Thanks HK & Syrilvn. Baby betta is a pint sized rescue with a large personality, lol. His (just guessing gender since I really don't know yet) flaring is really just him facing whatever he's flaring at & sort of scrunching up his body a little. I'm going to post pics in the official baby betta thread either later today or tomorrow. 

BTW, thanks to everyone posting about baby bettas. It helped me take care of this guy little immensely.


----------



## xShainax (Feb 11, 2012)

I have 2 flaring pictures I love


----------



## Skyewillow (Dec 28, 2012)

Oh my, Fishy Mom, he looks awful skeery!! ;-)

I have a male who doesn't do the whole "gill plate" thing when he flares, he just goes all stiff and rigid! lol









This is one of my petco babies... He's not such a baby anymore! :-(








Super vicious Skerries!!


----------



## Fishy Mom (Feb 11, 2013)

Skyewillow, the first pic is so funny. It's like he's thinking "yeah, a finger is not worth a full flare". LOL. Your petco baby turned out to be a beauty.


----------



## Skyewillow (Dec 28, 2012)

Mushu just doesn't flare. I've seen his beard ONCE since I got him in October lol!

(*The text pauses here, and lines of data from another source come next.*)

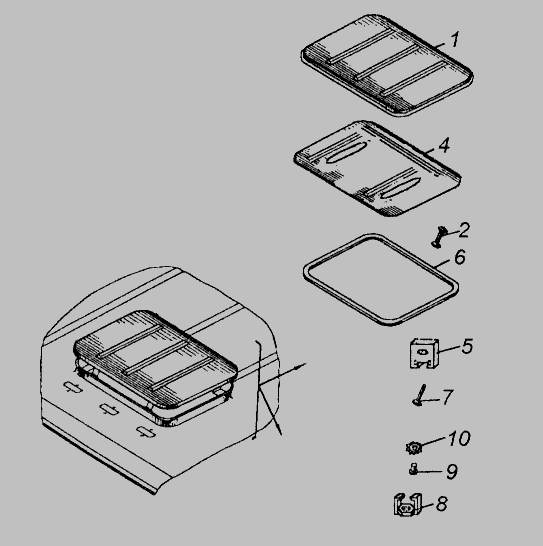 1
4
2
6
5
7
10
9
8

they have some great fish trapped in those cruddy little cups!


----------



## Fishy Mom (Feb 11, 2013)

Mushu has the grumpy old man face perfected though, lol.


----------



## Elliriyanna (Jan 25, 2013)

I love this thread ... My boy really doesnt flare though


----------



## Skyewillow (Dec 28, 2012)

Fishy Mom said:


> Mushu has the grumpy old man face perfected though, lol.

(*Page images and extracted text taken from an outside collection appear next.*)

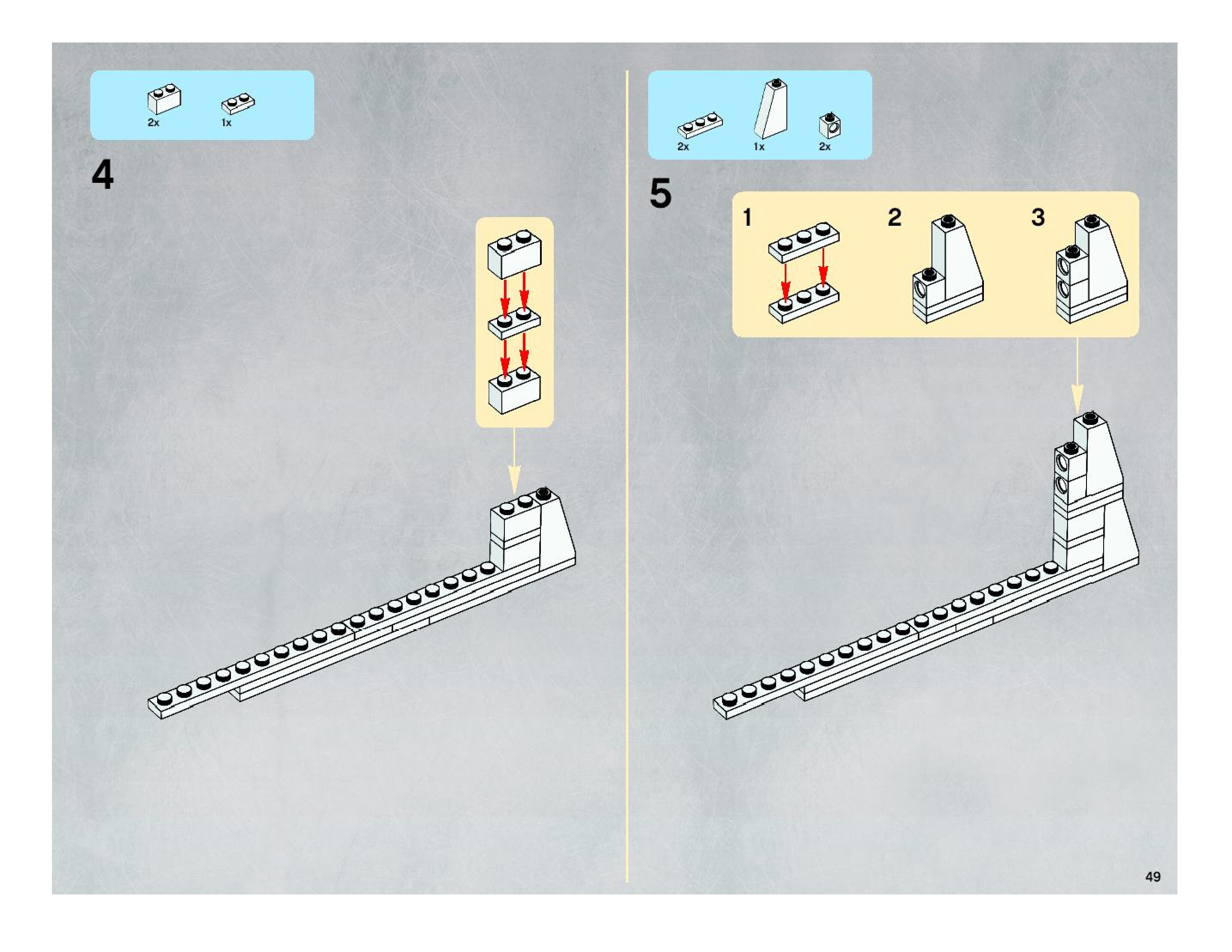 2x 1x

4

2x 1x 2x

5

1 2 3

49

Very much so! lol Hu's is just as bad.


----------



## emeraldmaster (Sep 6, 2012)

These pictures are amazing!!!


----------



## fleetfish (Jun 29, 2010)

Nipper has a thing for my girl Sparkle. Sparkle's having none of it and flares right back at him most of the time ^__^


----------



## Syriiven (Aug 15, 2012)

Awww~ I have a pair like that right now ^^; 

Nipper is a fantastic shade of yellow though =D Wow


----------



## Elliriyanna (Jan 25, 2013)

Finn HATES his thermometer lol


----------



## Skyewillow (Dec 28, 2012)

Finn says "RAWR!!"

Here's Skerries scaring the mirror!


----------